Walmart projects 3%-4% consolidated net sales growth for fiscal 2026, with operating income growing faster at 3.5%-5.5%.
Out of the 36 analysts covering WMT stock, 30 recommend “Strong Buy,” four recommend “Moderate Buy,” and two recommend “Hold.” The average target price for Walmart stock is $109.94, indicating upside potential of 30% from current levels.

Is Netflix Stock a Good Buy Right Now?
Like Walmart, Netflix (NFLX) is a household name with a market cap of $393 billion. In Q4 2024, Netflix delivered exceptional financial results, as top-line growth approached 20%. This performance is remarkable, given that the streaming behemoth is already operating at a massive scale with over 300 million subscribers and $39 billion in annual revenue.
According to CFO Spence Neumann, Netflix’s resurgence stems from two tactical initiatives: addressing password sharing and developing an advertising business. The paid sharing solution has now been fully operationalized globally, creating a more effective “value translation engine” to capture demand from expanding entertainment offerings.

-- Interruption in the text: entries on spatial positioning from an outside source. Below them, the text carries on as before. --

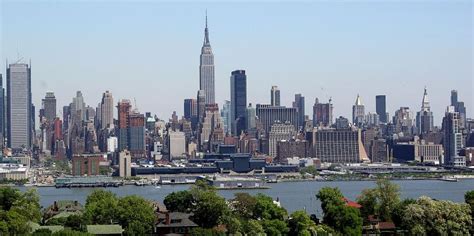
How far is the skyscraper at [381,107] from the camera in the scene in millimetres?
112375

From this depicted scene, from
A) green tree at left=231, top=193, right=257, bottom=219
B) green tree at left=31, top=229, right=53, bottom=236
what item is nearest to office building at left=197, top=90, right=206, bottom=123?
green tree at left=231, top=193, right=257, bottom=219

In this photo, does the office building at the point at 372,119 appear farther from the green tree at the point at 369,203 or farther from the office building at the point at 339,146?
the green tree at the point at 369,203

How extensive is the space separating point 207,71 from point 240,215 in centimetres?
9428

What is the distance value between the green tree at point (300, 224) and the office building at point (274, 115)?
74993 mm

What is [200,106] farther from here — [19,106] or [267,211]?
[267,211]

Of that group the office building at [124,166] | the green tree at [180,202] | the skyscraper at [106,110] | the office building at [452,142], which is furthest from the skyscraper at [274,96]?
the green tree at [180,202]

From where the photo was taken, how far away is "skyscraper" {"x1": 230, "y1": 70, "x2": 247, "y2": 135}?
98.2 meters

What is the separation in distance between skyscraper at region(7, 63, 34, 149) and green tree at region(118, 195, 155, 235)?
Answer: 77865 millimetres

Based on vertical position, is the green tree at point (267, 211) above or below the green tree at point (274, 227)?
above

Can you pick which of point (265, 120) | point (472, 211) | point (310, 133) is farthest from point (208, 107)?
point (472, 211)

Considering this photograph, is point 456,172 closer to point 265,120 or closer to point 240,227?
point 265,120

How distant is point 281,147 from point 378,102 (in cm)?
3728

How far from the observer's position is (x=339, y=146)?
79375mm

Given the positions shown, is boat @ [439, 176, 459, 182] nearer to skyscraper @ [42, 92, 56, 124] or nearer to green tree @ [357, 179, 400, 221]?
green tree @ [357, 179, 400, 221]
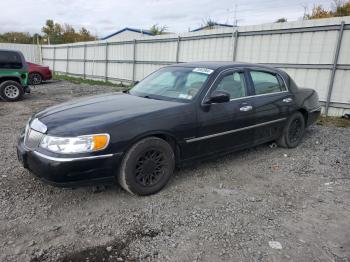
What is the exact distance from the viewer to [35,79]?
17.0 metres

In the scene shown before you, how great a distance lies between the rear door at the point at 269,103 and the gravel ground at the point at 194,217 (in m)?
0.61

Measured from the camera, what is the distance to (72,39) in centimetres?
5100

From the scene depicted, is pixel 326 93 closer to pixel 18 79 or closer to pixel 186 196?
pixel 186 196

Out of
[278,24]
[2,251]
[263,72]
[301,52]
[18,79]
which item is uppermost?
[278,24]

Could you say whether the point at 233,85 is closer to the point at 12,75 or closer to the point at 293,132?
the point at 293,132

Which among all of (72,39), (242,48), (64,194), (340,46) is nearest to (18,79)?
(242,48)

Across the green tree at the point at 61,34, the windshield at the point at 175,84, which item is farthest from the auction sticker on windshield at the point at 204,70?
the green tree at the point at 61,34

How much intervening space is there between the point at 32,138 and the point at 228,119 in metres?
2.51

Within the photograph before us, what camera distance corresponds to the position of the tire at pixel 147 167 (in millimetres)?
3402

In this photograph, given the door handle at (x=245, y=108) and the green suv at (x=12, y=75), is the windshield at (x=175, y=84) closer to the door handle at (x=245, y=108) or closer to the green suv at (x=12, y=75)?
the door handle at (x=245, y=108)

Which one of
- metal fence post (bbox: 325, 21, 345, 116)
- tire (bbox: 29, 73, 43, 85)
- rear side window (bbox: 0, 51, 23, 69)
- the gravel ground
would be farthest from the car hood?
tire (bbox: 29, 73, 43, 85)

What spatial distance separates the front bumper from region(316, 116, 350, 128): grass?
20.3 feet

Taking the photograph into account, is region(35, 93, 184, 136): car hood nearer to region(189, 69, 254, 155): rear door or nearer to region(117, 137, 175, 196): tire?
region(117, 137, 175, 196): tire

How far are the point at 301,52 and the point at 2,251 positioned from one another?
8505 millimetres
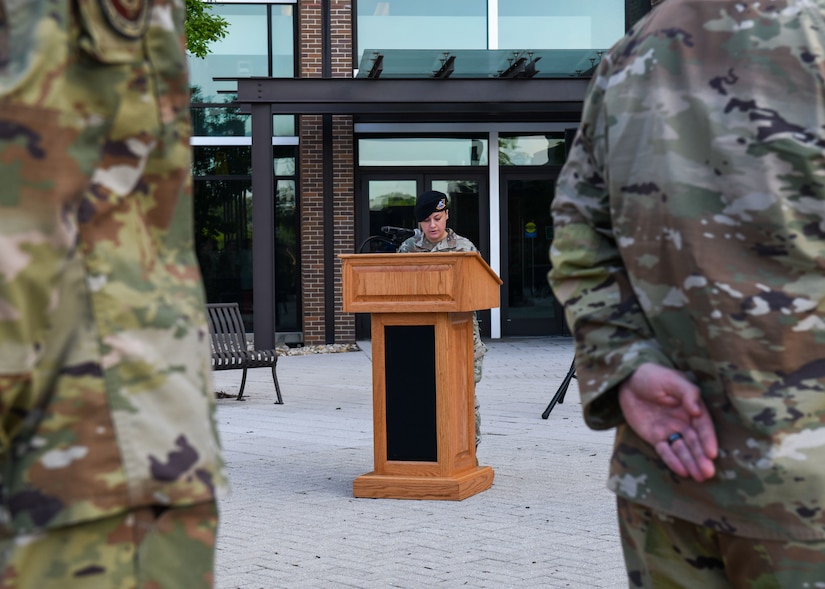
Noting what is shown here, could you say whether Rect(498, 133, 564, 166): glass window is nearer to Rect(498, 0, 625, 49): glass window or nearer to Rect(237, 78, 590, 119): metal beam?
Rect(237, 78, 590, 119): metal beam

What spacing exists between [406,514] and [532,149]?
12983mm

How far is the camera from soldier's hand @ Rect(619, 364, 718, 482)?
204 cm

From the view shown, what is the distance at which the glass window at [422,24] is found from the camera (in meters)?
18.9

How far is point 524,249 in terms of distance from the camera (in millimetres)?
18812

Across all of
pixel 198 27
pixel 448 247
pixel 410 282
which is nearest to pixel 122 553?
pixel 410 282

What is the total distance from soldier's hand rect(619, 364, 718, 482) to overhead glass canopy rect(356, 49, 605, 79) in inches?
562

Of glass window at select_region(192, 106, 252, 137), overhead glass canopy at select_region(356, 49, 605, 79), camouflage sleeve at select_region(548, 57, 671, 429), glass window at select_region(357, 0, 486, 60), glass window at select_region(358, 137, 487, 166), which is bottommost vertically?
camouflage sleeve at select_region(548, 57, 671, 429)

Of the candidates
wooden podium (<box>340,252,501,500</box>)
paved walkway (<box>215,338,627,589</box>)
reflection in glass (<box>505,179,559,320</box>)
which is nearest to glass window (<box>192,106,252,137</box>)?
reflection in glass (<box>505,179,559,320</box>)

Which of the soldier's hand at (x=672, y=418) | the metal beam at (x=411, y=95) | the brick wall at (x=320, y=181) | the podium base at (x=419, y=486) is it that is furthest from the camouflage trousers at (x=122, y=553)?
the brick wall at (x=320, y=181)

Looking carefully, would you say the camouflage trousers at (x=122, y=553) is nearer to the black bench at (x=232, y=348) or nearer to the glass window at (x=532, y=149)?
the black bench at (x=232, y=348)

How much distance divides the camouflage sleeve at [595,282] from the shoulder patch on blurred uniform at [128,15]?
0.94m

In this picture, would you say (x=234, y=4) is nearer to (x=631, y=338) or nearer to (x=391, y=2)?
(x=391, y=2)

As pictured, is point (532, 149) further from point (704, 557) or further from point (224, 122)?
point (704, 557)

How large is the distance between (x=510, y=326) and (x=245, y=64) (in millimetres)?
5823
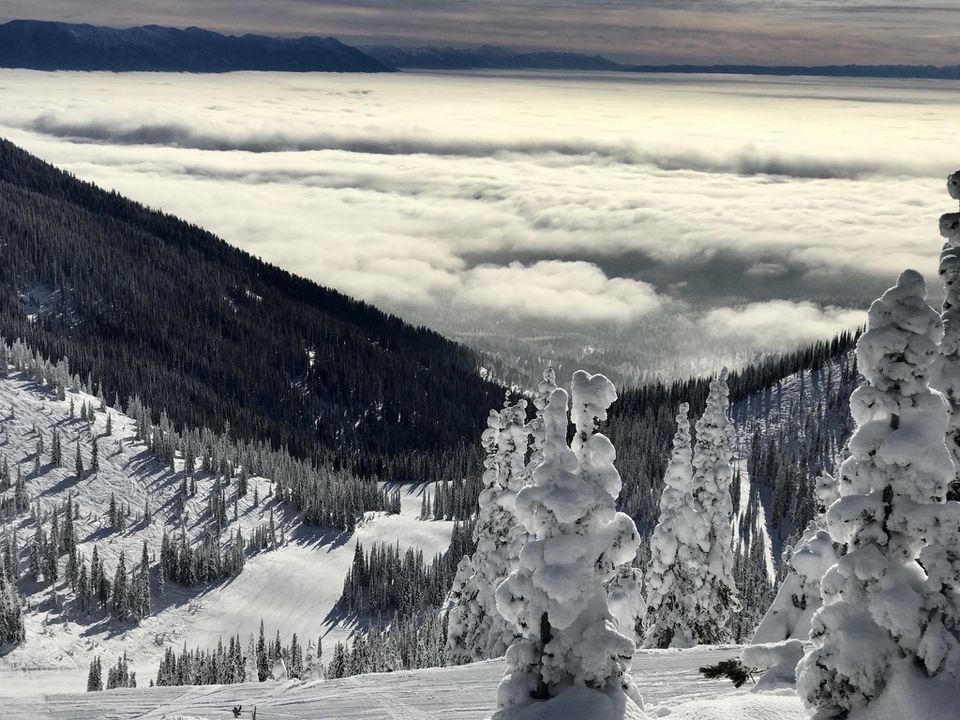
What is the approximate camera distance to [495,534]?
52.2 m

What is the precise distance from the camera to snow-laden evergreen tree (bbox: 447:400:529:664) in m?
50.6

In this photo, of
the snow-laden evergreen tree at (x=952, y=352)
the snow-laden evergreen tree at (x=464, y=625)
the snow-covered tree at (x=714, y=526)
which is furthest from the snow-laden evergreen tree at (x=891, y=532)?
the snow-laden evergreen tree at (x=464, y=625)

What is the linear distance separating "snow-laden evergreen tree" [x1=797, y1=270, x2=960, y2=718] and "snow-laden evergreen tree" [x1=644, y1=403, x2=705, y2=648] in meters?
33.3

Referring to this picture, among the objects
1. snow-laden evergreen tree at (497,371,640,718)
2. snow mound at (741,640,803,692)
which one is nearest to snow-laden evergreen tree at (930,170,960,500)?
snow-laden evergreen tree at (497,371,640,718)

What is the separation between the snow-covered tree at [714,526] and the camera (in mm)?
53969

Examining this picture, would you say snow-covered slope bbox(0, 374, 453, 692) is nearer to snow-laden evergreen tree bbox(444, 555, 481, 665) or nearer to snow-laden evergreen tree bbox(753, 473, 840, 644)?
snow-laden evergreen tree bbox(444, 555, 481, 665)

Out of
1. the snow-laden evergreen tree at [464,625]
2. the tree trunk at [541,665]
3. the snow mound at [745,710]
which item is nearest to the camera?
the tree trunk at [541,665]

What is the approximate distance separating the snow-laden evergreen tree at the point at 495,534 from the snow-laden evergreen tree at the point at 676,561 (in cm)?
969

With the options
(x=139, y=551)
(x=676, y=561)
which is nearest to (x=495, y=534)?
(x=676, y=561)

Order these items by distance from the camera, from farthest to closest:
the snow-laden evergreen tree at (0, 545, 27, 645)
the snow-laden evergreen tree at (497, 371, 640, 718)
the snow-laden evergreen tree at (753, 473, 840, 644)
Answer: the snow-laden evergreen tree at (0, 545, 27, 645)
the snow-laden evergreen tree at (753, 473, 840, 644)
the snow-laden evergreen tree at (497, 371, 640, 718)

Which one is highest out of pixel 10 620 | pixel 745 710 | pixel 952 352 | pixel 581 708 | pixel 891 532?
pixel 952 352

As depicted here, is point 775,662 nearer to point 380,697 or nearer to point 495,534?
point 380,697

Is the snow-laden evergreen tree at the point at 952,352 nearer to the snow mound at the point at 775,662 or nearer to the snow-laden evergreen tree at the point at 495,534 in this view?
the snow mound at the point at 775,662

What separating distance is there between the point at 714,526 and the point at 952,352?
1311 inches
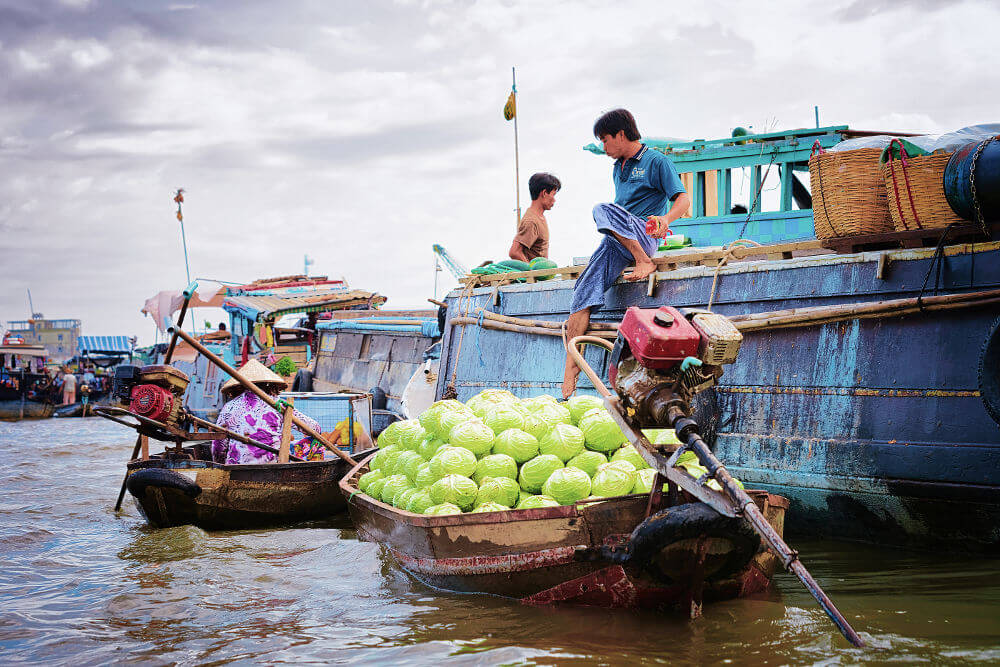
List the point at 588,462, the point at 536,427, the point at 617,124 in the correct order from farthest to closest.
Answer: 1. the point at 617,124
2. the point at 536,427
3. the point at 588,462

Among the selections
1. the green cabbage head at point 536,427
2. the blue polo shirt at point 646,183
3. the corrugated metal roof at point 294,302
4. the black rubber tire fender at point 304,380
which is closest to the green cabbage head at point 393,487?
the green cabbage head at point 536,427

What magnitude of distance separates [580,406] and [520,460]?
60 cm

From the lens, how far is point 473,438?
453cm

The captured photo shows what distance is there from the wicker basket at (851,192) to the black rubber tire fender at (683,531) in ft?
9.08

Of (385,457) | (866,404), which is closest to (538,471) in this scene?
(385,457)

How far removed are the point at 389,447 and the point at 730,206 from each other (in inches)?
272

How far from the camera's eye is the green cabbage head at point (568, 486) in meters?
4.16

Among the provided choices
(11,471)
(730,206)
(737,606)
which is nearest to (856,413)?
(737,606)

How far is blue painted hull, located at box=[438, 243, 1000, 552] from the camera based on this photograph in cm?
471

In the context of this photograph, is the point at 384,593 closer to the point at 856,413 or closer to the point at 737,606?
the point at 737,606

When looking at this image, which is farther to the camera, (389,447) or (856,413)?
(389,447)

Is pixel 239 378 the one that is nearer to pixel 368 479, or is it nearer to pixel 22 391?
pixel 368 479

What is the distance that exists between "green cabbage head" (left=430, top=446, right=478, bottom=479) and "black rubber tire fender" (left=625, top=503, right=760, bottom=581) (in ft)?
3.61

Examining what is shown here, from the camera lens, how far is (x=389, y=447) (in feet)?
19.1
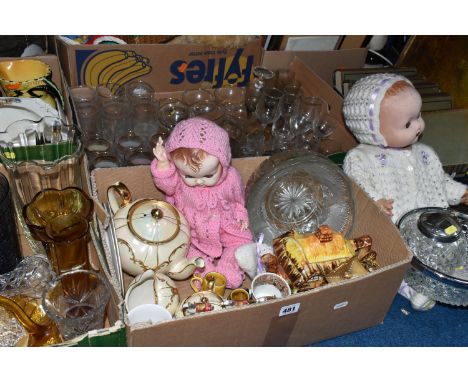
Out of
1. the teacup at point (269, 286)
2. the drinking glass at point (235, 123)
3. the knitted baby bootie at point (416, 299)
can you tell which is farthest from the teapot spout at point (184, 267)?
the knitted baby bootie at point (416, 299)

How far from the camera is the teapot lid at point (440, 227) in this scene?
107cm

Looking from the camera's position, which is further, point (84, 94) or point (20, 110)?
point (84, 94)

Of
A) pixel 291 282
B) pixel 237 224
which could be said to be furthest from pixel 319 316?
pixel 237 224

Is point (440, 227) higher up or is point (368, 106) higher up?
point (368, 106)

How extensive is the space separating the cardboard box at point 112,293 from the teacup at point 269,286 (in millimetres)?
275

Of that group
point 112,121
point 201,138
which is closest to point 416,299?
point 201,138

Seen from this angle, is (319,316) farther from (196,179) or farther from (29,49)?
(29,49)

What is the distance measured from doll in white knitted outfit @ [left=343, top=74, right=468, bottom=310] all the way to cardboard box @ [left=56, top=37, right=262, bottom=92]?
400 mm

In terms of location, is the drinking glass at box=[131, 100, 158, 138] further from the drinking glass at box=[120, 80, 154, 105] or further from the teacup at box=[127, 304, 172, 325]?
the teacup at box=[127, 304, 172, 325]

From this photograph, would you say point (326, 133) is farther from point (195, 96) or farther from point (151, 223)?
point (151, 223)

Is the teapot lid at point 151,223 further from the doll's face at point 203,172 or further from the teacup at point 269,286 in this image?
the teacup at point 269,286

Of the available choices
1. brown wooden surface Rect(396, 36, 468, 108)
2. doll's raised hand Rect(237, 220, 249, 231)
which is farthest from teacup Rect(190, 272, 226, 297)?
brown wooden surface Rect(396, 36, 468, 108)

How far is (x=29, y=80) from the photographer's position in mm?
1200

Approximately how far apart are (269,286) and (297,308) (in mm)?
103
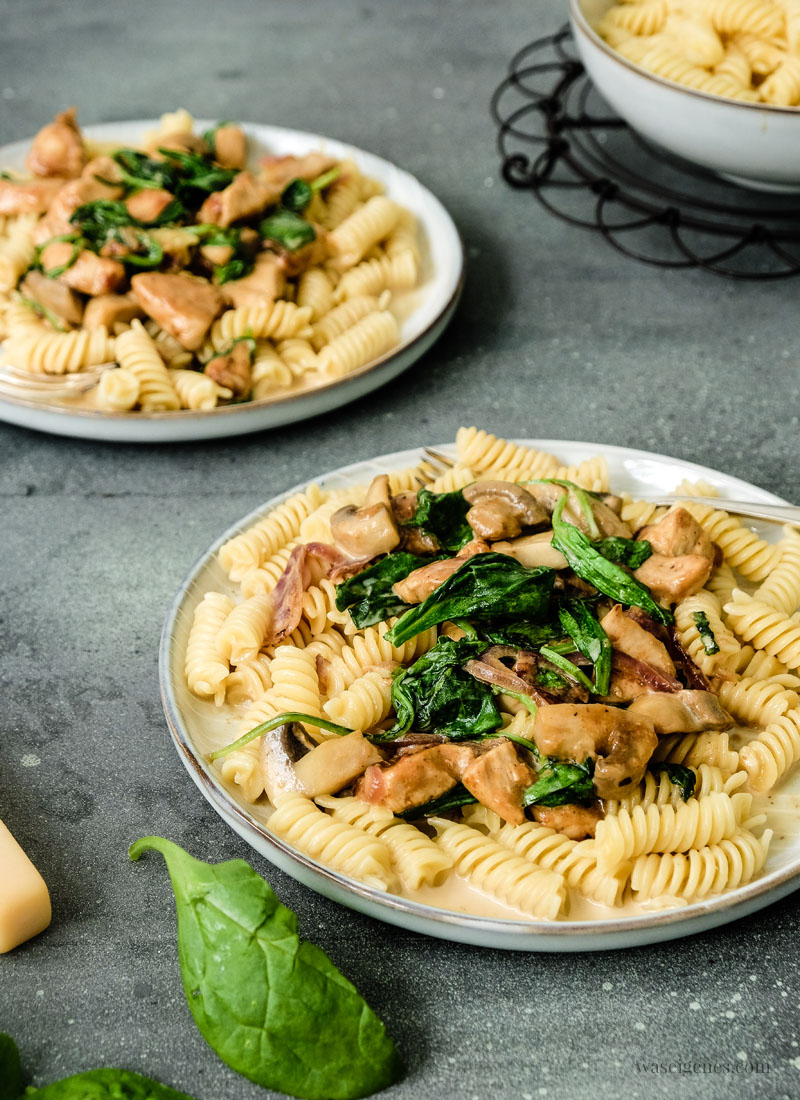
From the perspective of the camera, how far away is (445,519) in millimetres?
2129

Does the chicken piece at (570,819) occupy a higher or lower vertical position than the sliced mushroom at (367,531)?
lower

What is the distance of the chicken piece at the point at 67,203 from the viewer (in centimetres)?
305

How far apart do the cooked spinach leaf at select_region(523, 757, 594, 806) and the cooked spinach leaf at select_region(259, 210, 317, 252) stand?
72.1 inches

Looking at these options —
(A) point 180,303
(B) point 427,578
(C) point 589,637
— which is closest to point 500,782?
(C) point 589,637

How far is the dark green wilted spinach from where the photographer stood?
1.38m

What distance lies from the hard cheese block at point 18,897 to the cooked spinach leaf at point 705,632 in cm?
114

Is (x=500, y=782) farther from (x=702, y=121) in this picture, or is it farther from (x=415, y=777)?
(x=702, y=121)

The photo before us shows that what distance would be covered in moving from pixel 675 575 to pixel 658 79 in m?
1.49

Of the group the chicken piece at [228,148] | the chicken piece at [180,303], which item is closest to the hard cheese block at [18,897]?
the chicken piece at [180,303]

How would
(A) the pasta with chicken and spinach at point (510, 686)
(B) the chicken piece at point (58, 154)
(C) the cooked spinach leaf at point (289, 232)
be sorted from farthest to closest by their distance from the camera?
(B) the chicken piece at point (58, 154)
(C) the cooked spinach leaf at point (289, 232)
(A) the pasta with chicken and spinach at point (510, 686)

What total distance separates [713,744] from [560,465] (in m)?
0.79

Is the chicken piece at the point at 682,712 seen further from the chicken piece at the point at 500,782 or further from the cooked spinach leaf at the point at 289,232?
the cooked spinach leaf at the point at 289,232

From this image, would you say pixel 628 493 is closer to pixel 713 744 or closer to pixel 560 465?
pixel 560 465

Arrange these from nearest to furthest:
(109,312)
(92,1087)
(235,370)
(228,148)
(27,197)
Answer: (92,1087), (235,370), (109,312), (27,197), (228,148)
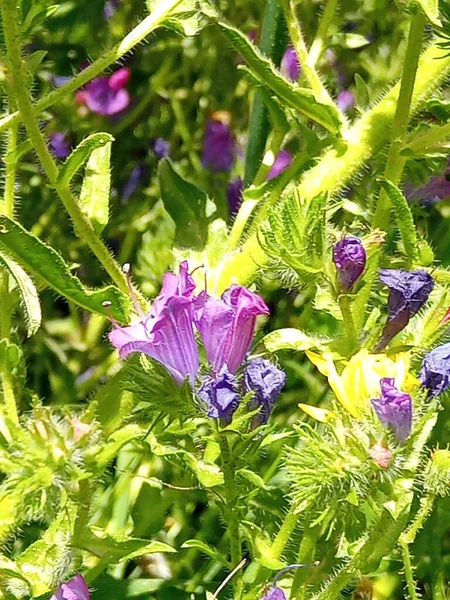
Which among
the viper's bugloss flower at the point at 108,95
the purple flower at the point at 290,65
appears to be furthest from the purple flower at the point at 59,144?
the purple flower at the point at 290,65

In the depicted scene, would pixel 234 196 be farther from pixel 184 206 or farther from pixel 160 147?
pixel 184 206

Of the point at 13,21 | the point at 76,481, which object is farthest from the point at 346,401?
Answer: the point at 13,21

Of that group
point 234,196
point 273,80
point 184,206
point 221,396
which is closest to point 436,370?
point 221,396

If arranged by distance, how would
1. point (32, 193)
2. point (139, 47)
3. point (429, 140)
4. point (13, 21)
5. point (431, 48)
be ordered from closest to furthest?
point (13, 21)
point (429, 140)
point (431, 48)
point (32, 193)
point (139, 47)

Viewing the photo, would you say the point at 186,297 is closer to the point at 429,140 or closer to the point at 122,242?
the point at 429,140

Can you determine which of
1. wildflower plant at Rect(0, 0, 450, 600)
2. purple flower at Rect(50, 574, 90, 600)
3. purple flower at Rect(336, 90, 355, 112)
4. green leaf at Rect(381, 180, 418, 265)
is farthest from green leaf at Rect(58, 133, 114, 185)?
purple flower at Rect(336, 90, 355, 112)

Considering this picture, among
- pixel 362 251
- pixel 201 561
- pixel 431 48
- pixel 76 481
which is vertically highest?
pixel 431 48

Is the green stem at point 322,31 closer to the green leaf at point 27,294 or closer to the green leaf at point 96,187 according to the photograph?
the green leaf at point 96,187
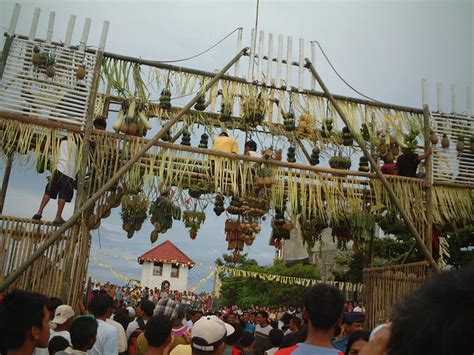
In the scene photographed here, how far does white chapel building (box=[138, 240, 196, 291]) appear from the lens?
1660 inches

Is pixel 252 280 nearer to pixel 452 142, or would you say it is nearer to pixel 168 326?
pixel 452 142

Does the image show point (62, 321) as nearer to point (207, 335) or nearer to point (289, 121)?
point (207, 335)

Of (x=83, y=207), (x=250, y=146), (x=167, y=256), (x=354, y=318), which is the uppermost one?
(x=250, y=146)

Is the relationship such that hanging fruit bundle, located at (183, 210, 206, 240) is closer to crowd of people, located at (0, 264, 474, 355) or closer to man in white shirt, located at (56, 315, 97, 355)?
crowd of people, located at (0, 264, 474, 355)

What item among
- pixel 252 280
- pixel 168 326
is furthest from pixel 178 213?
pixel 252 280

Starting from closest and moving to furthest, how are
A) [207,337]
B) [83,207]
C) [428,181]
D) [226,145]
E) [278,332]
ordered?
[207,337]
[278,332]
[83,207]
[226,145]
[428,181]

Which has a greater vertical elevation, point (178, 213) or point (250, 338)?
point (178, 213)

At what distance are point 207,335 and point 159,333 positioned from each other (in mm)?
670

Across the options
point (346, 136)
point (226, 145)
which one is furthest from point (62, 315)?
point (346, 136)

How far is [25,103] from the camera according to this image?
7359 millimetres

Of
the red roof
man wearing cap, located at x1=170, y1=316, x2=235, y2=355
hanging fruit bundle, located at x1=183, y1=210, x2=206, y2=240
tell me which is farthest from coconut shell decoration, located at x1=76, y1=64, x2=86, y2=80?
the red roof

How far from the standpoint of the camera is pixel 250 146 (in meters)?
9.34

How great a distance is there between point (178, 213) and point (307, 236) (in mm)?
2926

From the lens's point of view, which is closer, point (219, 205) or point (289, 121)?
point (289, 121)
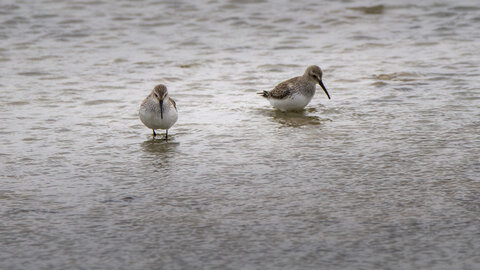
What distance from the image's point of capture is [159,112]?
34.8ft

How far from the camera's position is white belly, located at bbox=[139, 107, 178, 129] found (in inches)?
418

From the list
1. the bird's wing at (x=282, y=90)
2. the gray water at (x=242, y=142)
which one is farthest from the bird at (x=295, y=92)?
the gray water at (x=242, y=142)

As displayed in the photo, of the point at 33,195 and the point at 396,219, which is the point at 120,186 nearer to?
the point at 33,195

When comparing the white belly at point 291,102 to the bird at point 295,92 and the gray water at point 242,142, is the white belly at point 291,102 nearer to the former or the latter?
the bird at point 295,92

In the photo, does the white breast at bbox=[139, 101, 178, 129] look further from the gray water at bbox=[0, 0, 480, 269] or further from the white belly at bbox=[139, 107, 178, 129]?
the gray water at bbox=[0, 0, 480, 269]

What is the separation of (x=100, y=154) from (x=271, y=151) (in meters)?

Meanwhile, the advertising tier shows strong adoption, accounting for 55% of new sign-ups in Q4 across Netflix’s 12 ad markets, with memberships increasing approximately 30% quarter-over-quarter.
Content remains the cornerstone of Netflix’s strategy, with the company emphasizing its ability to deliver more entertainment value per dollar spent. Cash content spending is projected to increase from $17 billion in 2024 to $18 billion in 2025, a disciplined approach that has seen content costs grow at just 3% CAGR over the past five years while revenues have grown in the low to mid-teens. Netflix attributes this improved return on content investment to better allocation across genres and regions and enhanced monetization capabilities.
Live events emerged as a significant growth driver, with two NFL Christmas Day games becoming the most-streamed NFL games ever, and initial results from WWE Raw exceeding expectations with approximately 5 million viewers in its first week. Netflix executives say they will continue to focus on high-profile live events.
Netflix is expanding beyond its core offerings with investments in gaming and live events, while its global development capabilities continue to produce hits from diverse markets.
Netflix’s growth story is far from over as it is estimated to increase sales to $44.3 billion in 2025 and $49.7 billion in 2026. Comparatively, adjusted earnings are forecast to expand from $19.83 per share in 2024 to $24.9 per share in 2025. So, priced at 36x forward earnings, the tech stock is expensive.
Out of the 41 analysts covering NFLX stock, 26 recommend “Strong Buy,” two recommend “Moderate Buy,” 12 recommend “Hold,” and one recommends “Moderate Sell.” The average target price for Netflix stock is $1,074.26, indicating upside potential of roughly 20% from current levels.